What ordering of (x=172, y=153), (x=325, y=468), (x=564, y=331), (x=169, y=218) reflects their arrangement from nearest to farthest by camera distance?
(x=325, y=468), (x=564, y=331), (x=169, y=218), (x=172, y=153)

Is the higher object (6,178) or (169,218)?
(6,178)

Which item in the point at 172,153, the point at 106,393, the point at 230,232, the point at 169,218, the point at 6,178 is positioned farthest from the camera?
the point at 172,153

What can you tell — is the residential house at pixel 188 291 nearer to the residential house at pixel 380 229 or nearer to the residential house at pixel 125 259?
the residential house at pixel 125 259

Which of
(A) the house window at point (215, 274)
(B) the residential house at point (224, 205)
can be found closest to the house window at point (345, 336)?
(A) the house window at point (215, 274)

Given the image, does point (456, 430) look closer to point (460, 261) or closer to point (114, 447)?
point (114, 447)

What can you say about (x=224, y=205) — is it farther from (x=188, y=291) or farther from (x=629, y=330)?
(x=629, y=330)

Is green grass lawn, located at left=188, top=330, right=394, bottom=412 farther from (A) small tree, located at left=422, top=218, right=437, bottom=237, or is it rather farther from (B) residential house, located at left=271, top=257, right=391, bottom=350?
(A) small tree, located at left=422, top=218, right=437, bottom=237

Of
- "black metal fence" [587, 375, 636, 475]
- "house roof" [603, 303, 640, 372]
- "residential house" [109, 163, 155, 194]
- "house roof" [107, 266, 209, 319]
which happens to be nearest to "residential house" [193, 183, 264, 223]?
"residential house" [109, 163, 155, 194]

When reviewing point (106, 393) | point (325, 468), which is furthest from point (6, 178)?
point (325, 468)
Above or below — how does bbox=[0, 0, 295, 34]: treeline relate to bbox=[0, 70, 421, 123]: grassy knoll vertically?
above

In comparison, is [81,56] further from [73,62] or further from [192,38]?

# Set exercise
All of the lines above need to be given again exactly.

# Answer
What ordering of (x=172, y=153), (x=325, y=468), (x=564, y=331), (x=169, y=218) reflects their arrangement from nearest to farthest by camera distance?
(x=325, y=468), (x=564, y=331), (x=169, y=218), (x=172, y=153)

Is the higher object (6,178) or (169,218)?
(6,178)

Which item in the point at 172,153, the point at 106,393, the point at 230,232, the point at 169,218, the point at 6,178 is positioned farthest from the camera?
the point at 172,153

What can you tell — is the residential house at pixel 188 291 nearer to the residential house at pixel 380 229 or nearer to the residential house at pixel 125 259?
the residential house at pixel 125 259

Which of
(A) the house window at point (215, 274)
(B) the residential house at point (224, 205)
can be found closest to the house window at point (345, 336)?
(A) the house window at point (215, 274)

Given the image, does point (456, 430) look closer to point (460, 261) or closer to point (114, 447)?
point (114, 447)

What can you say about (x=224, y=205) — is it farther from (x=188, y=291) or farther from (x=629, y=330)?
(x=629, y=330)

Is green grass lawn, located at left=188, top=330, right=394, bottom=412 farther from (A) small tree, located at left=422, top=218, right=437, bottom=237, or is it rather farther from (B) residential house, located at left=271, top=257, right=391, bottom=350?
(A) small tree, located at left=422, top=218, right=437, bottom=237

Of
- "black metal fence" [587, 375, 636, 475]
- "house roof" [603, 303, 640, 372]
- "residential house" [109, 163, 155, 194]
- "house roof" [107, 266, 209, 319]
which happens to be nearest to "residential house" [193, 183, 264, 223]?
"residential house" [109, 163, 155, 194]

When reviewing point (106, 393) | point (325, 468), which is furthest from point (6, 178)?
point (325, 468)
Above or below — how does bbox=[0, 0, 295, 34]: treeline relate to bbox=[0, 70, 421, 123]: grassy knoll vertically?
above

In comparison, is [81,56] further from [73,62] or further from [192,38]?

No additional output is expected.